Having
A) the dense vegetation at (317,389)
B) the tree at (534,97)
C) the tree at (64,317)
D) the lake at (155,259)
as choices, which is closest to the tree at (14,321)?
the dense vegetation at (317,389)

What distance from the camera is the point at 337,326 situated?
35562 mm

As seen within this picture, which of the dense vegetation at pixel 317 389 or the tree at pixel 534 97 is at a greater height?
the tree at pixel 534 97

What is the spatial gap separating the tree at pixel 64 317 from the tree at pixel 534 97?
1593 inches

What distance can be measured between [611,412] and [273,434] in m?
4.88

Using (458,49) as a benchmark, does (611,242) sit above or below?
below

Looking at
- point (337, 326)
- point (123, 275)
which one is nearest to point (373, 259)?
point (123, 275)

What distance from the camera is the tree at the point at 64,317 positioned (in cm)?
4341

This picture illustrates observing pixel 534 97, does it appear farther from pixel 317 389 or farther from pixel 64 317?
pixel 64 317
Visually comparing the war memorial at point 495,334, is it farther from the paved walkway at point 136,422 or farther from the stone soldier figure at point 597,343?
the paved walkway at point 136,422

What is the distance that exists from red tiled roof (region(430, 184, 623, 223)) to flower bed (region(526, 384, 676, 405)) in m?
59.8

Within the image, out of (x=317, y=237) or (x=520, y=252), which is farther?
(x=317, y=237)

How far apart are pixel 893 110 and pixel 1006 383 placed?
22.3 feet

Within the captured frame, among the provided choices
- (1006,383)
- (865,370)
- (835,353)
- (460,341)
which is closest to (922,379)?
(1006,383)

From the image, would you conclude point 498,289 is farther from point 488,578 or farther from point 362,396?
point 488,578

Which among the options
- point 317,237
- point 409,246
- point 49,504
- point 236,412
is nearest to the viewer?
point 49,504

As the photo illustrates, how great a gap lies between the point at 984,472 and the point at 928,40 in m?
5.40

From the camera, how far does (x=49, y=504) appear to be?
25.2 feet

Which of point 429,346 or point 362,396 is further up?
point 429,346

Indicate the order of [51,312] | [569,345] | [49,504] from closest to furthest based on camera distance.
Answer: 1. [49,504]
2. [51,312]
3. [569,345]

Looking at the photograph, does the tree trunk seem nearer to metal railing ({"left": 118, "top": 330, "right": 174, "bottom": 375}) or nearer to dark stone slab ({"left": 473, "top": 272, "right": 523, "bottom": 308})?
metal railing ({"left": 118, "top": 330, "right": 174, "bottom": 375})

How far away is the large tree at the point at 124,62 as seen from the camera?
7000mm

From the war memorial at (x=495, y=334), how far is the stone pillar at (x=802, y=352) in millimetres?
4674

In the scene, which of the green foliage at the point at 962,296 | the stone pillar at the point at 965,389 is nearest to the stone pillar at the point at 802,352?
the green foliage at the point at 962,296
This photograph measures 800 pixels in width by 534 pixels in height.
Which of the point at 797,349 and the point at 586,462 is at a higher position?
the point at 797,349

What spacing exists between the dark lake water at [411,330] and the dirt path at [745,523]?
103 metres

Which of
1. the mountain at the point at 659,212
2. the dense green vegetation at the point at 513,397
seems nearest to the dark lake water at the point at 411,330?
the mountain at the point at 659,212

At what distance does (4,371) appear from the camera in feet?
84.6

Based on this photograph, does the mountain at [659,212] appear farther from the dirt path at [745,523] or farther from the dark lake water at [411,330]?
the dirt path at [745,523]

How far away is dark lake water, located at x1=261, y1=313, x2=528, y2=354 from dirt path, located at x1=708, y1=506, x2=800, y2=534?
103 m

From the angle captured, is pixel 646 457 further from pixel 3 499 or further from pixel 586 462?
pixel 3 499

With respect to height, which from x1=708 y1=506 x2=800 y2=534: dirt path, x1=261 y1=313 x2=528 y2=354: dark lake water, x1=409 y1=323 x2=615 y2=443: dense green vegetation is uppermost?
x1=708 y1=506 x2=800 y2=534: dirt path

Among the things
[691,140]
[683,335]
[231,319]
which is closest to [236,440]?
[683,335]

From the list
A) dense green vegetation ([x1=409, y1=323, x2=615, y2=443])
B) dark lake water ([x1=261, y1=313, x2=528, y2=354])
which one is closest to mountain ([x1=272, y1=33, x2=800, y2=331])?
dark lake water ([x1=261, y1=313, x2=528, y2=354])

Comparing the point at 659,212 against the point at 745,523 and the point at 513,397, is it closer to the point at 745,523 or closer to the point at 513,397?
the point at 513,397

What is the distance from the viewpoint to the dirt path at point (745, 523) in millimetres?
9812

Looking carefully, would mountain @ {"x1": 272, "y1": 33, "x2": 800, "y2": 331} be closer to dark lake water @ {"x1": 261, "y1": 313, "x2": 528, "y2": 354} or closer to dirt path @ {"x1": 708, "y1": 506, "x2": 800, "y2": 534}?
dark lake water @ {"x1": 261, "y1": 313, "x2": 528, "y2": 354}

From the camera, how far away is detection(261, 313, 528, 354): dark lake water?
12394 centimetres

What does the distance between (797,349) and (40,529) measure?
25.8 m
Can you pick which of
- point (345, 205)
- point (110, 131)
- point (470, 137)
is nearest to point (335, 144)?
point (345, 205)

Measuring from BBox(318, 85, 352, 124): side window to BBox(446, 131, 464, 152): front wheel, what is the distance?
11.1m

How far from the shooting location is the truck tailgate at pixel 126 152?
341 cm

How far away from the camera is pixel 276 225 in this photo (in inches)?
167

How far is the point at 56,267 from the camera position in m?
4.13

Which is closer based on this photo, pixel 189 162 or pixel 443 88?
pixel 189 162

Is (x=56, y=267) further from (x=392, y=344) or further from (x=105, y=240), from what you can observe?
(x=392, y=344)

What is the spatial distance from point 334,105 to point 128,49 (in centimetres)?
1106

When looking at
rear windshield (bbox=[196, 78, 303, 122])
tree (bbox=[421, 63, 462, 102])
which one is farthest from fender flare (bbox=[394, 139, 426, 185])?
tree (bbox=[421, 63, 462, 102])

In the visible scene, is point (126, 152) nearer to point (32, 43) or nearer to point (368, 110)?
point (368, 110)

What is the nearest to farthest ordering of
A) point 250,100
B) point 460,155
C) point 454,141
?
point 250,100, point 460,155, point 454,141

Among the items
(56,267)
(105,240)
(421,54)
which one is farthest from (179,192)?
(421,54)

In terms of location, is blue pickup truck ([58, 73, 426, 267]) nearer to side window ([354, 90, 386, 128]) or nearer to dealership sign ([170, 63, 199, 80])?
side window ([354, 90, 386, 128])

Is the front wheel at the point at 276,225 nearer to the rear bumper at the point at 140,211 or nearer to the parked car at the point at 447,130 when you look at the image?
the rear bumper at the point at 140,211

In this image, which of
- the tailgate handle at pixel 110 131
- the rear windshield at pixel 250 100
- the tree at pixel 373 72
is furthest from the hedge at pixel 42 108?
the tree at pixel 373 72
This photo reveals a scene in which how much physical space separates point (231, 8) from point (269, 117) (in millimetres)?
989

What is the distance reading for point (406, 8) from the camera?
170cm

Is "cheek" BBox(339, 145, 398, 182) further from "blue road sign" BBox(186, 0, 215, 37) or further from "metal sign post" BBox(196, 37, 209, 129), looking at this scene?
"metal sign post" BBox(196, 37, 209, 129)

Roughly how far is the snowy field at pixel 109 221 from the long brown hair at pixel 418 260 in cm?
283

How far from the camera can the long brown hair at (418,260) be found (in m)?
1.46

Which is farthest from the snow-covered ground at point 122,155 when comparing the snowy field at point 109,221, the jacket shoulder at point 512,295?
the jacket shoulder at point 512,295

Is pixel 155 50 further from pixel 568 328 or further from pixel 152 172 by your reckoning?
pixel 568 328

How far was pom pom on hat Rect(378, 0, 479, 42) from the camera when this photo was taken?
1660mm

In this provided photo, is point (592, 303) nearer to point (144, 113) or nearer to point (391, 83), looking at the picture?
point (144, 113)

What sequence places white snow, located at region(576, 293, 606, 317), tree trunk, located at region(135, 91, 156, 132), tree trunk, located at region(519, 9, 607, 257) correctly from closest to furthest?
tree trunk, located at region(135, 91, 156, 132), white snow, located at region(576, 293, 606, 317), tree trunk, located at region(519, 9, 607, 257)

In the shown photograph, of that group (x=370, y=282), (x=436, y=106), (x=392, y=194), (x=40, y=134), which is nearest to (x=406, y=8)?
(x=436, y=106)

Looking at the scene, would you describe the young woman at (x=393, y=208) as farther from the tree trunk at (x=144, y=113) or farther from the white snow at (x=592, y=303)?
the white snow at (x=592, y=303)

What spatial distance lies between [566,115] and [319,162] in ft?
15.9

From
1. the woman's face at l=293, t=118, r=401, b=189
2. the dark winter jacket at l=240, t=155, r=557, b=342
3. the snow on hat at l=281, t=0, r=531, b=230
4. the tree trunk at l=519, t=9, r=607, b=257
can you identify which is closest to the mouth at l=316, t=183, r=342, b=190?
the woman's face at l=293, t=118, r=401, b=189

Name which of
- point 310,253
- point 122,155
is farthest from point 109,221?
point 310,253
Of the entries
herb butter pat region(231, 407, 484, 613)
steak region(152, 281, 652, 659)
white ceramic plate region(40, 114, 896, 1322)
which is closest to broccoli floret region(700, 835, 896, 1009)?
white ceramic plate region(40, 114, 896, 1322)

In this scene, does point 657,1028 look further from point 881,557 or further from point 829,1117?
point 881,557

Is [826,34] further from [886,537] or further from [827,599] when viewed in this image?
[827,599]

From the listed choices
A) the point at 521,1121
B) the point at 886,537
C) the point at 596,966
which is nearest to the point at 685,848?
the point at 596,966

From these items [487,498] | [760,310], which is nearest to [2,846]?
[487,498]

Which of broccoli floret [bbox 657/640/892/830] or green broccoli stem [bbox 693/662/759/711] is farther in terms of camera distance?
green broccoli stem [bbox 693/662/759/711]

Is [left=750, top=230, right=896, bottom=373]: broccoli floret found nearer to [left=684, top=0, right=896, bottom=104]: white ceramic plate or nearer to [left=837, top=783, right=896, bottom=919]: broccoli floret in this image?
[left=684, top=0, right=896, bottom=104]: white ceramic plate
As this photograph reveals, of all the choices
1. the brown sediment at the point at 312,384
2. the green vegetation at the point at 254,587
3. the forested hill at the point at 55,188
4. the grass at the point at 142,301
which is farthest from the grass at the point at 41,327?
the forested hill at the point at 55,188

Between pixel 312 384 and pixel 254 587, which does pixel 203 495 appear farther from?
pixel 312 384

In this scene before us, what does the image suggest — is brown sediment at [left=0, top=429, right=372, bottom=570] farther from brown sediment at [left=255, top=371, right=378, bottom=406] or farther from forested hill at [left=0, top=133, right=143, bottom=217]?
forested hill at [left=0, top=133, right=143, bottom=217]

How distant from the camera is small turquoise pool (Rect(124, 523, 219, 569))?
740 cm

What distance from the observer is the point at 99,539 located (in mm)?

Instructions for the task
Only the lines from the one containing "Of the entries" through the end of the material should be reproduced, exactly, with both ends included.

Final result
Of the entries
herb butter pat region(231, 407, 484, 613)
steak region(152, 281, 652, 659)
white ceramic plate region(40, 114, 896, 1322)
which is closest to broccoli floret region(700, 835, 896, 1009)?
white ceramic plate region(40, 114, 896, 1322)

In this scene, does point 657,1028 look further from point 881,557 or further from point 829,1117?
point 881,557

Is [826,34] further from [886,537] or further from [827,599] when viewed in this image?
[827,599]

From the listed choices
A) the point at 521,1121
B) the point at 886,537
C) the point at 596,966
which is nearest to the point at 685,848?
the point at 596,966

From these items [487,498] | [760,310], which is nearest to [2,846]?
[487,498]

Which of broccoli floret [bbox 657/640/892/830] or green broccoli stem [bbox 693/662/759/711] is farther in terms of camera distance?
green broccoli stem [bbox 693/662/759/711]

Is [left=750, top=230, right=896, bottom=373]: broccoli floret found nearer to [left=684, top=0, right=896, bottom=104]: white ceramic plate or nearer to [left=837, top=783, right=896, bottom=919]: broccoli floret in this image?
[left=684, top=0, right=896, bottom=104]: white ceramic plate
As this photograph reveals, of all the choices
1. the brown sediment at the point at 312,384
2. the green vegetation at the point at 254,587
3. the forested hill at the point at 55,188
4. the grass at the point at 142,301
which is farthest from the grass at the point at 41,327?
the forested hill at the point at 55,188

Between pixel 312 384 and pixel 254 587, which does pixel 203 495 appear farther from?
pixel 312 384

In this scene before us, what does the image suggest — is brown sediment at [left=0, top=429, right=372, bottom=570] farther from brown sediment at [left=255, top=371, right=378, bottom=406] or farther from forested hill at [left=0, top=133, right=143, bottom=217]?
forested hill at [left=0, top=133, right=143, bottom=217]

How distant from the camera is small turquoise pool (Rect(124, 523, 219, 569))?
740 cm

What distance from the observer is the point at 99,539 located (in mm)?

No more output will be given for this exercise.